DOCUMENT EXTRACT

┄┄┄┄┄┄┄┄┄┄┄┄┄┄┄┄┄┄┄┄

LUXEMBOURG – Spain’s foreign minister announced on Monday that the European Union will delay a decision on the course of policy toward Cuba pending further results from talks between the Havana government and the Catholic Church that have already led to the release of one political prisoner.
Miguel Angel Moratinos said that there was unanimity among the 27 EU foreign ministers not to conclude the matter on Monday during the annual review of the bloc’s relationship with Cuba.
He also said that he had received the mandate of Spain’s EU partners to continue dialogue with Havana with an eye toward achieving a new outcome in September and, if conditions are right, scrapping the bloc’s “common position” toward Cuba, which makes warmer relations with the communist-ruled island contingent on its progress in human rights.
Spain had hoped to change the bloc’s Cuba policy during its six-month term in the EU rotating presidency, which ends June 30.
At a press conference at the end of the foreign ministers meeting in the Luxembourg capital, Moratinos said that the decision had been made “on the basis of this new dialogue between the Catholic Church and Cuba and (because of) the measures that are being taken, and to permit the process that’s developing at this time to be successful.”
“I asked my colleagues,” he said, “given this new political and diplomatic logic, not to adopt positions and conclusions at this time. Let us give ourselves a reasonable time to judge what the results are – in the coming weeks and months – of this dialogue effort that we’re maintaining with the Cuban authorities.”
The EU foreign ministers will take another look at the situation in September, the Spaniard said.
“I hope, I’m convinced, that (a decision will be made) to overcome the common position and initiate the establishment of the new bilateral framework between the EU and Cuba,” Moratinos emphasized.

┄┄┄┄┄┄┄┄┄┄┄┄┄┄┄┄┄┄┄┄

ENTRIES PROVIDED
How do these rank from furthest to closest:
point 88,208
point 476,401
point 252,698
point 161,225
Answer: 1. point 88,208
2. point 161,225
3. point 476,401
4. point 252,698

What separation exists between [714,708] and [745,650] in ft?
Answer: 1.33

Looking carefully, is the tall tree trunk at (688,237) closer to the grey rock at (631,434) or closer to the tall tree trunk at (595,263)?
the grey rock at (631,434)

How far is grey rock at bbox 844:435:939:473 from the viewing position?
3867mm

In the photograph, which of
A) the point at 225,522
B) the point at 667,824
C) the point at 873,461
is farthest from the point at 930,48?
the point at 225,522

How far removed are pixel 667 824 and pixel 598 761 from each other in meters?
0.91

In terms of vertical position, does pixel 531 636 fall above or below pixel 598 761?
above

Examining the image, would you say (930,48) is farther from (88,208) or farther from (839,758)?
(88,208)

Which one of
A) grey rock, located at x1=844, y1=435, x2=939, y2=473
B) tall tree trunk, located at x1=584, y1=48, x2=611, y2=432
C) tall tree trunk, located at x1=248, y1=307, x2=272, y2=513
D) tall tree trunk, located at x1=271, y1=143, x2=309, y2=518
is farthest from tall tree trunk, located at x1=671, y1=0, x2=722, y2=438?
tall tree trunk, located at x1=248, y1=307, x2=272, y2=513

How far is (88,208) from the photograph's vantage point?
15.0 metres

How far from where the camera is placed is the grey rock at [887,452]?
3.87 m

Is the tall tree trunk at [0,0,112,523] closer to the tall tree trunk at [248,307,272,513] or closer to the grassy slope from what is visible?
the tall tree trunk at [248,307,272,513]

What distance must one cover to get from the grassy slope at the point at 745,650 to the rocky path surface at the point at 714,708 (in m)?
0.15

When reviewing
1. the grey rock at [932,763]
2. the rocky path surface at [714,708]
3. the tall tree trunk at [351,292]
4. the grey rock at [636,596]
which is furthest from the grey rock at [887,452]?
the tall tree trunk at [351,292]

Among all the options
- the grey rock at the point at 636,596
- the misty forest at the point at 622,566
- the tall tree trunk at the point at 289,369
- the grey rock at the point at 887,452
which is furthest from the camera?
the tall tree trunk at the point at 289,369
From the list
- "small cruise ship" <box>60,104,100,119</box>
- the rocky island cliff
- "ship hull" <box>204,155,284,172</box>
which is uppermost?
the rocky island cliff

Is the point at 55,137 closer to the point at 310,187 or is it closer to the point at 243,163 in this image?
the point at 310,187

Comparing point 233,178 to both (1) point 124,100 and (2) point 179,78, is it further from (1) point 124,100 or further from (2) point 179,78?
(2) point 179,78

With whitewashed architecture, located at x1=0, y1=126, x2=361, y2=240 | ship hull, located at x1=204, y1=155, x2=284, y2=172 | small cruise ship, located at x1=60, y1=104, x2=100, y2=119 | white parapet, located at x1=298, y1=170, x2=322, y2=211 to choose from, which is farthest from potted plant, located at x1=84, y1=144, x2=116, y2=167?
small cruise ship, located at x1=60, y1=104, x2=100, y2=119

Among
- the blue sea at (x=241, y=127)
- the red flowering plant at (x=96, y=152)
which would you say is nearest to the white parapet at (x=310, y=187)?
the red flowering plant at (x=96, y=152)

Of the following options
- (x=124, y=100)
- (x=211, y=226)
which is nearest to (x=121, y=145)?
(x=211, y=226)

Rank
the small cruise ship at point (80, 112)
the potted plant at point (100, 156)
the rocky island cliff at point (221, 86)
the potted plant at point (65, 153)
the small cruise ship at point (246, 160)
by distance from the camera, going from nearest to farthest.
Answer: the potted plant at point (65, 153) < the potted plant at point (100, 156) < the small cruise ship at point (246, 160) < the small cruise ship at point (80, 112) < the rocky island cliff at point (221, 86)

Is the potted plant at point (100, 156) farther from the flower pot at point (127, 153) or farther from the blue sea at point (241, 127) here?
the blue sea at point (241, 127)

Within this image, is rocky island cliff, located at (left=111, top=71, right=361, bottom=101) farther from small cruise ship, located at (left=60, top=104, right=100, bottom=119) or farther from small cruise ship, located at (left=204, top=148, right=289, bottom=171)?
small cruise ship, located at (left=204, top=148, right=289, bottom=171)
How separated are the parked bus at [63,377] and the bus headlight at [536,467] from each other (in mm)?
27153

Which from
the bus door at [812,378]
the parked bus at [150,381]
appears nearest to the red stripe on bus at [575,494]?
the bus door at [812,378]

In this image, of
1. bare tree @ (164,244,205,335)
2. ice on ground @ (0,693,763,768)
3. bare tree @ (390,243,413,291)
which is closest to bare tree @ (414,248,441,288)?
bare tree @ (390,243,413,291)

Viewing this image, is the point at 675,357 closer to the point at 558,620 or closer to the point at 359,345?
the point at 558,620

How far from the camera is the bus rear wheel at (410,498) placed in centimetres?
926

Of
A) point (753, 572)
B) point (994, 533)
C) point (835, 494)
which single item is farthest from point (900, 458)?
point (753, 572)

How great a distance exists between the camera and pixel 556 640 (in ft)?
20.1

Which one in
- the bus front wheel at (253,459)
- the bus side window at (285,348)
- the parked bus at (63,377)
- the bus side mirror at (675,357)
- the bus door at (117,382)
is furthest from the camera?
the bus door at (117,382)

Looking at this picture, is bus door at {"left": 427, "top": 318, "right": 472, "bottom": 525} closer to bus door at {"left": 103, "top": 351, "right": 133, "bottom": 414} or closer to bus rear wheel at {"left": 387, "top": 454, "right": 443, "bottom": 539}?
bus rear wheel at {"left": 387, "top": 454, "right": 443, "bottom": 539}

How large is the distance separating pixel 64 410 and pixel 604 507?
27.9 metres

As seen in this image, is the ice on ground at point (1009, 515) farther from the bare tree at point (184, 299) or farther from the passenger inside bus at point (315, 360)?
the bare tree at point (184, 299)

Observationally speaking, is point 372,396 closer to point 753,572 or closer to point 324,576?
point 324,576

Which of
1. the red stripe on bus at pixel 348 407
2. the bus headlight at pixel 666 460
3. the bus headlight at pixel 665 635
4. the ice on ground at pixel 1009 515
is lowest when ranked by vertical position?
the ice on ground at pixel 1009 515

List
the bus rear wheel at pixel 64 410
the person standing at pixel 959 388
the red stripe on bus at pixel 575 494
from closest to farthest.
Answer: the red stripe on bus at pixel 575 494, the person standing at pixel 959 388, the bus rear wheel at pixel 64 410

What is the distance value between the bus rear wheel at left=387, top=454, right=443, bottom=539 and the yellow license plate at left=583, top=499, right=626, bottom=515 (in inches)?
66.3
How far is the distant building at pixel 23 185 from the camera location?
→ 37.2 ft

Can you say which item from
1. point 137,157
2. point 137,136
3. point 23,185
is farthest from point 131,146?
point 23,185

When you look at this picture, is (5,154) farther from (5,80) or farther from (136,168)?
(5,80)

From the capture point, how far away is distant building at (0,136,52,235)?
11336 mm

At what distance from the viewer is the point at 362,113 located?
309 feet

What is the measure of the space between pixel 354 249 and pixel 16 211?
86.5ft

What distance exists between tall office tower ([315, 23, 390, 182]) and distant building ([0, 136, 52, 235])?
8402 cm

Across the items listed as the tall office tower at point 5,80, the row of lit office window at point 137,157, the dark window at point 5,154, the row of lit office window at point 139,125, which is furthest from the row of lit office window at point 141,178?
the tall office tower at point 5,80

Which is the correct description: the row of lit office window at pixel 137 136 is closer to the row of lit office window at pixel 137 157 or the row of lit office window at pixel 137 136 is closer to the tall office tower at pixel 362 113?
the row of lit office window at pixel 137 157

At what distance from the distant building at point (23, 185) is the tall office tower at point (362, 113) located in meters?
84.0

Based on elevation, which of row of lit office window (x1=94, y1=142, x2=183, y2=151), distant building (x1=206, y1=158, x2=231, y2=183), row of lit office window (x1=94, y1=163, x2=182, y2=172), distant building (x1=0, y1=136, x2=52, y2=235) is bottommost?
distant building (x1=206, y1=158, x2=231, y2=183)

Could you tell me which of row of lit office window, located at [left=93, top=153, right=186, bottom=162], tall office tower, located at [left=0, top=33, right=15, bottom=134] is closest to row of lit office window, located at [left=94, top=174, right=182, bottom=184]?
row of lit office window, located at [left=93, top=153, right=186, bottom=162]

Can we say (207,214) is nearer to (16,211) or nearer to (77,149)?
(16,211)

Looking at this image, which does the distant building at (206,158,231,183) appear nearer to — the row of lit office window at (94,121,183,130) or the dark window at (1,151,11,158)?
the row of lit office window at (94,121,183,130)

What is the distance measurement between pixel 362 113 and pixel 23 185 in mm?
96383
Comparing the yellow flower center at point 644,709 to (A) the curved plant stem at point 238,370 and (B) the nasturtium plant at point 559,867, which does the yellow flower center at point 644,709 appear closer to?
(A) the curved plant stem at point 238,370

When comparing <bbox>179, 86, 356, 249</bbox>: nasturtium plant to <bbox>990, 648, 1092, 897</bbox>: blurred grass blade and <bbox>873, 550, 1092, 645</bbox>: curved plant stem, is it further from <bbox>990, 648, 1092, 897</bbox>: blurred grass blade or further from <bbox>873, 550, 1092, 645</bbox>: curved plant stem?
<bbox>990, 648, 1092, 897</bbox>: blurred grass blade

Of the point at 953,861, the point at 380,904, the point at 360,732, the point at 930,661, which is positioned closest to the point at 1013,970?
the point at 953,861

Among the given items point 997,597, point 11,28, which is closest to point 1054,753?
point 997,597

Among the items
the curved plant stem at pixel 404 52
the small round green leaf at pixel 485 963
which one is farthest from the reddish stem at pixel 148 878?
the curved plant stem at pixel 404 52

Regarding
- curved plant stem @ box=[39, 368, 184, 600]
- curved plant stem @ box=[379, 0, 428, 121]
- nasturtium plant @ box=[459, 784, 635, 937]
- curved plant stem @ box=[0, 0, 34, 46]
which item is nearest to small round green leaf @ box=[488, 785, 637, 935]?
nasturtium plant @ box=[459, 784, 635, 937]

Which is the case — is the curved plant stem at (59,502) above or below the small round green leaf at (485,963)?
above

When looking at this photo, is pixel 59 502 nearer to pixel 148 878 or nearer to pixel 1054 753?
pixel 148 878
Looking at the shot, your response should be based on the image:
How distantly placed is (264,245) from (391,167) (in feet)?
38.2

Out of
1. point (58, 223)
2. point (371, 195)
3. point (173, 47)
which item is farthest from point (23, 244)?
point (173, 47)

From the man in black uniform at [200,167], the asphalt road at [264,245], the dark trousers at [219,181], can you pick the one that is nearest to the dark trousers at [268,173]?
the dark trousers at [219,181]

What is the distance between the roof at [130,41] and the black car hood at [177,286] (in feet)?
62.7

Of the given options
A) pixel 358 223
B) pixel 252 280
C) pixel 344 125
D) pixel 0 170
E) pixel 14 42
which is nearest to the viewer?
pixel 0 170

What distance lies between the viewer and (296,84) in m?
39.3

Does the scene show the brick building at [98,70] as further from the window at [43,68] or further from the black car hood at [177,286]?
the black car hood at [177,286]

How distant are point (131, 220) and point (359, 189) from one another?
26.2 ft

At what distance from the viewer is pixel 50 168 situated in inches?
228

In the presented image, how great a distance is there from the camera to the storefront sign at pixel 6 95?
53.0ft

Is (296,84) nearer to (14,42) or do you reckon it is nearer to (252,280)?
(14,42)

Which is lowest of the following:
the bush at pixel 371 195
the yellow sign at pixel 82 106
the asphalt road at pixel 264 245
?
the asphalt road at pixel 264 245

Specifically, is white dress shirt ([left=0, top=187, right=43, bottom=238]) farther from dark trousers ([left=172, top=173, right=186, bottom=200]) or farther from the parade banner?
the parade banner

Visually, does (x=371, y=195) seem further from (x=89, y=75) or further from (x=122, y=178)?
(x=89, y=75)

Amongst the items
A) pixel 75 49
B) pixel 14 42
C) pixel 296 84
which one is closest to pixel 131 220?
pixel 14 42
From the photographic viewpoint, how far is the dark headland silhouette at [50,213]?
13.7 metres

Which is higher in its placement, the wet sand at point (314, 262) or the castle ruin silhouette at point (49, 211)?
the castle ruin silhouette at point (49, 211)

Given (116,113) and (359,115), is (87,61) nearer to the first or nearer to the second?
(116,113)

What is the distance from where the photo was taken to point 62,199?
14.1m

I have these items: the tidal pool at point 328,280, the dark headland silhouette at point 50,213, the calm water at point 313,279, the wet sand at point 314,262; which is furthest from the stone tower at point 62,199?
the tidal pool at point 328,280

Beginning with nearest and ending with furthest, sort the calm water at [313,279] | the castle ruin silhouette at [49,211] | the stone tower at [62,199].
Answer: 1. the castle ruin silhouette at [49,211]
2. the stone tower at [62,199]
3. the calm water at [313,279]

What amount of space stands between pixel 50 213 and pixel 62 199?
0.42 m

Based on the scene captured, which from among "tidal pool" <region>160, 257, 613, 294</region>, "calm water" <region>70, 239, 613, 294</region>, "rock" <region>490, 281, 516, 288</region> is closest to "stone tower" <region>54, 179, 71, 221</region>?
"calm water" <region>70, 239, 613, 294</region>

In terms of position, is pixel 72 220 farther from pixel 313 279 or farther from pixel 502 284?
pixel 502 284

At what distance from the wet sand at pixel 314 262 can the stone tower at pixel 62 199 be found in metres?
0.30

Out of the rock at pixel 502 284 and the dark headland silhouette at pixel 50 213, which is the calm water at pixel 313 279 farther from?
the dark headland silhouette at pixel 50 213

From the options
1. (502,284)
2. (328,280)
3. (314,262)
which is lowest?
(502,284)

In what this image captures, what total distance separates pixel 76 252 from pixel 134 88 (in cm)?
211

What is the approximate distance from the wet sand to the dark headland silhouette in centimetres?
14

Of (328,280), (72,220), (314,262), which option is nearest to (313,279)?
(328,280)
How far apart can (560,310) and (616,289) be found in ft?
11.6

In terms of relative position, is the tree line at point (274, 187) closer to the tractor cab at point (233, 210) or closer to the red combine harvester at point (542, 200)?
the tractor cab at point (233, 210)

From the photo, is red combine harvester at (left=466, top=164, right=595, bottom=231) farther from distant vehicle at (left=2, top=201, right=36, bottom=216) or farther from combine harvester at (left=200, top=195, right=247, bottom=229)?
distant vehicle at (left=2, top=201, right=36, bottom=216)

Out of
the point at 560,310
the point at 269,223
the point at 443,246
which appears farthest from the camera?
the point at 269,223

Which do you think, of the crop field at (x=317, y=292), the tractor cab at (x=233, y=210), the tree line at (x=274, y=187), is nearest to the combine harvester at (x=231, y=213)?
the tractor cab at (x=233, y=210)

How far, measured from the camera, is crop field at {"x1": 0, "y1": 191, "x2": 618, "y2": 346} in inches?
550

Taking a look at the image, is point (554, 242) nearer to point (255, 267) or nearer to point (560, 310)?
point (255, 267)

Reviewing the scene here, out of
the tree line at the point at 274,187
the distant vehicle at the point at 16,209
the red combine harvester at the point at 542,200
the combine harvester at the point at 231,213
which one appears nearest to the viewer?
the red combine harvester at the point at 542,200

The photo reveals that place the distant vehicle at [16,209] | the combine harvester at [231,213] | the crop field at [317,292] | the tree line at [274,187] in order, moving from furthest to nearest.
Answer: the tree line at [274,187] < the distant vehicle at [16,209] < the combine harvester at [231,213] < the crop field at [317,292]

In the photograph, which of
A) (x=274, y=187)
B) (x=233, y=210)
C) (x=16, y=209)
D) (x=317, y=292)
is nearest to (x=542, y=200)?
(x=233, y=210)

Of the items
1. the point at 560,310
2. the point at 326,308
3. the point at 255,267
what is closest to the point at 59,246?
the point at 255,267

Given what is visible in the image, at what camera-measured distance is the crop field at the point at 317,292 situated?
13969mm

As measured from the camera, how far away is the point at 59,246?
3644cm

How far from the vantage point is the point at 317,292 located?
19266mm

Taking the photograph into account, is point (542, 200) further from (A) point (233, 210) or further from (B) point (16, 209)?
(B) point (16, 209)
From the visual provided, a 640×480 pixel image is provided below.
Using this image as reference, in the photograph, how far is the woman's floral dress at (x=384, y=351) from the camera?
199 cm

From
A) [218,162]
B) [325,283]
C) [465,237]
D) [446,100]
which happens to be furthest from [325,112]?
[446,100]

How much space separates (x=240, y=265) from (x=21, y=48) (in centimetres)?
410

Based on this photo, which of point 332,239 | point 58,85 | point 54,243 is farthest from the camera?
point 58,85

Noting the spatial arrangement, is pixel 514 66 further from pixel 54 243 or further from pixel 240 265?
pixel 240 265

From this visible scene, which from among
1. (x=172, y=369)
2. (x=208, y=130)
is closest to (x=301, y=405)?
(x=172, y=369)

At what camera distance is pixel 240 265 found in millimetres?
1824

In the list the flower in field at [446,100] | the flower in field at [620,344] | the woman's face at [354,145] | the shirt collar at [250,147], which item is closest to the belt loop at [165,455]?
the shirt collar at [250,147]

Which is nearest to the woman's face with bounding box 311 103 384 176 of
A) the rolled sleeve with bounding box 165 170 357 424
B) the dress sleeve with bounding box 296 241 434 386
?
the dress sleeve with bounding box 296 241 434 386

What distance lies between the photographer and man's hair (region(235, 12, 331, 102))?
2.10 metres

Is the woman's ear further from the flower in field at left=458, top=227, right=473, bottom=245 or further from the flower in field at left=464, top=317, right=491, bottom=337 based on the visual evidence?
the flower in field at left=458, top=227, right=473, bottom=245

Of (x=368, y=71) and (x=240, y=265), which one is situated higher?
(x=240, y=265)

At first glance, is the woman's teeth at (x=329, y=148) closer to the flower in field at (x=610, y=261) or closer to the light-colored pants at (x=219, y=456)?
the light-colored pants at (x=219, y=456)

┄┄┄┄┄┄┄┄┄┄┄┄┄┄┄┄┄┄┄┄

REQUIRED ACTIONS
**A.** Reproduce the passage from the article on EU policy toward Cuba, starting with "LUXEMBOURG – Spain’s" and going on through "in human rights.".
**B.** According to the article on EU policy toward Cuba, on what date does Spain's six-month term in the EU rotating presidency end?

EXERCISE RESULTS
**A.**
LUXEMBOURG – Spain’s foreign minister announced on Monday that the European Union will delay a decision on the course of policy toward Cuba pending further results from talks between the Havana government and the Catholic Church that have already led to the release of one political prisoner.
Miguel Angel Moratinos said that there was unanimity among the 27 EU foreign ministers not to conclude the matter on Monday during the annual review of the bloc’s relationship with Cuba.
He also said that he had received the mandate of Spain’s EU partners to continue dialogue with Havana with an eye toward achieving a new outcome in September and, if conditions are right, scrapping the bloc’s “common position” toward Cuba, which makes warmer relations with the communist-ruled island contingent on its progress in human rights.

**B.** June 30.